▸ Prompt A: Write out the passage from the QAMyData project description, starting at "About the project" and ending at "and trustworthy data.".

▸ Text segment:
____
About the project
Social science research benefits from accountability and transparency, which can usefully be underpinned by high quality and trustworthy data.
Rigorous data curation practices are still sometimes viewed as a dark art, and easy-to-use tools to correct and clean numeric data are not widely used, despite awareness of the desire to make data FAIR. The tasks of checking, cleaning and documenting data by repository staff can be all too manual and time-consuming.
The UK Data Service developed a free easy-to-use open source tool known as QAMyData that provides a health check for numeric data. The tool uses automated methods to detect and report on some of the most common problems in survey or numeric data, such as missingness, duplication, outliers and direct identifiers. Requirements were scoped through a series of engagement exercises with the Service’s own data curation team, other data publishers, managers and quantitative researchers to create a comprehensive list of ‘tests’ that are typically used when quality assessing numeric data files.
____
▸ Provided records:
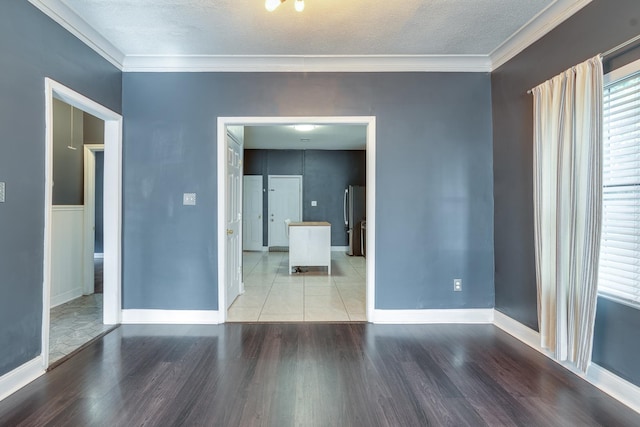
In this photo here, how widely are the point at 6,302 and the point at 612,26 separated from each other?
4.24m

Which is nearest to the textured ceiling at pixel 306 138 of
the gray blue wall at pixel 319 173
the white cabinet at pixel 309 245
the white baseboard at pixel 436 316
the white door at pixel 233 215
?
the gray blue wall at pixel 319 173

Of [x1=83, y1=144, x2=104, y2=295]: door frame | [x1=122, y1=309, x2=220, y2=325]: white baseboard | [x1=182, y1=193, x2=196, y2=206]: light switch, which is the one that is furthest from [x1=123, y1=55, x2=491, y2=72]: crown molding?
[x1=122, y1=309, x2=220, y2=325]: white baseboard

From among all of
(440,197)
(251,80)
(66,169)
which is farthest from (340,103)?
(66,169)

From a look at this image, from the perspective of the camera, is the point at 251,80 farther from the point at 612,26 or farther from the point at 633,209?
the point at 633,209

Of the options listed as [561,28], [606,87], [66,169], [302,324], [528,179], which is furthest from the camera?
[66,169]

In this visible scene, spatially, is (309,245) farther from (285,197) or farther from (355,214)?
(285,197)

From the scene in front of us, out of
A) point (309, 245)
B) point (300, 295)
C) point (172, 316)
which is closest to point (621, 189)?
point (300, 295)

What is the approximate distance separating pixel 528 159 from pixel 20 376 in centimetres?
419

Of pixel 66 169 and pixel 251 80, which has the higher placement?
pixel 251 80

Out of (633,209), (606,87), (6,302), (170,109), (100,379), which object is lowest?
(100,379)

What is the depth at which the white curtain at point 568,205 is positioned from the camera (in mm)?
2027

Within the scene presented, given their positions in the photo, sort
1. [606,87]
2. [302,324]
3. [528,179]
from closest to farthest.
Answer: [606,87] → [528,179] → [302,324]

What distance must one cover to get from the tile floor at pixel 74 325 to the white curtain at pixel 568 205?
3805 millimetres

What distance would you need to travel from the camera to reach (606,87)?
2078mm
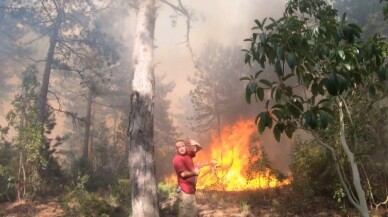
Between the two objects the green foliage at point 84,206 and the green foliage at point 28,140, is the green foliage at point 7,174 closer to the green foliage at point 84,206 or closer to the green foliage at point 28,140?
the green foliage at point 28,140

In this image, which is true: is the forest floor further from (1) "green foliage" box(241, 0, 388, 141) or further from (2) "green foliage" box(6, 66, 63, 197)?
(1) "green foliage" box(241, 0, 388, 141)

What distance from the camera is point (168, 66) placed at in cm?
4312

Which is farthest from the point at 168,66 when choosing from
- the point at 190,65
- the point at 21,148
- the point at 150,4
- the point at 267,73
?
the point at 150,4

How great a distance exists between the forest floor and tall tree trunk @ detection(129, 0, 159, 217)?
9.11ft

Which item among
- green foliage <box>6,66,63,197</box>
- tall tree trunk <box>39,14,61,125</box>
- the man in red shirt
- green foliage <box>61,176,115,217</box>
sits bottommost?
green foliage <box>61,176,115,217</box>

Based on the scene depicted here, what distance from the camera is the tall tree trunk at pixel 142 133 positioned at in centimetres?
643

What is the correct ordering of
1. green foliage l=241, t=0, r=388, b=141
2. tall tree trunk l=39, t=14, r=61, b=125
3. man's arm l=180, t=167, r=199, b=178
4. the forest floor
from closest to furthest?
____
▸ Prompt B: From the listing, repeat word for word the lines starting at the one containing "Of [x1=83, y1=144, x2=104, y2=295]: door" and ending at the one containing "3805 millimetres", with both of those lines included.

▸ Task solution A:
About the project
Social science research benefits from accountability and transparency, which can usefully be underpinned by high quality and trustworthy data.

▸ Task solution B:
Of [x1=83, y1=144, x2=104, y2=295]: door frame | [x1=122, y1=309, x2=220, y2=325]: white baseboard | [x1=182, y1=193, x2=196, y2=206]: light switch, which is the one that is furthest from [x1=123, y1=55, x2=491, y2=72]: crown molding?
[x1=122, y1=309, x2=220, y2=325]: white baseboard

From among all of
(440,197)
(251,80)
(66,169)
which is farthest from (340,103)?
(66,169)

From a look at this image, from the perspective of the camera, is the point at 251,80 farther from the point at 612,26 or farther from the point at 633,209?
the point at 633,209

Of the options listed as [561,28], [606,87], [66,169], [302,324], [528,179], which is furthest from the camera?
[66,169]

In this visible scene, spatially, is (309,245) farther from (285,197) or farther from (355,214)?
(285,197)

From the scene in front of us, out of
A) point (309, 245)
B) point (300, 295)
C) point (172, 316)
which is closest to point (621, 189)?
point (300, 295)

What is the approximate distance separating pixel 528 159 from pixel 20 376 in centimetres?
419

Of pixel 66 169 and pixel 251 80, which has the higher placement?
pixel 251 80

Out of (633,209), (606,87), (6,302), (170,109), (100,379), which object is lowest?
(100,379)

What is the depth at which the white curtain at point 568,205 is positioned from the camera (in mm)?
2027

Within the scene presented, given their positions in the photo, sort
1. [606,87]
2. [302,324]
3. [528,179]
from closest to farthest.
Answer: [606,87] → [528,179] → [302,324]

What distance must one cover to get from the tile floor at pixel 74 325 to the white curtain at pixel 568 205?
3805 millimetres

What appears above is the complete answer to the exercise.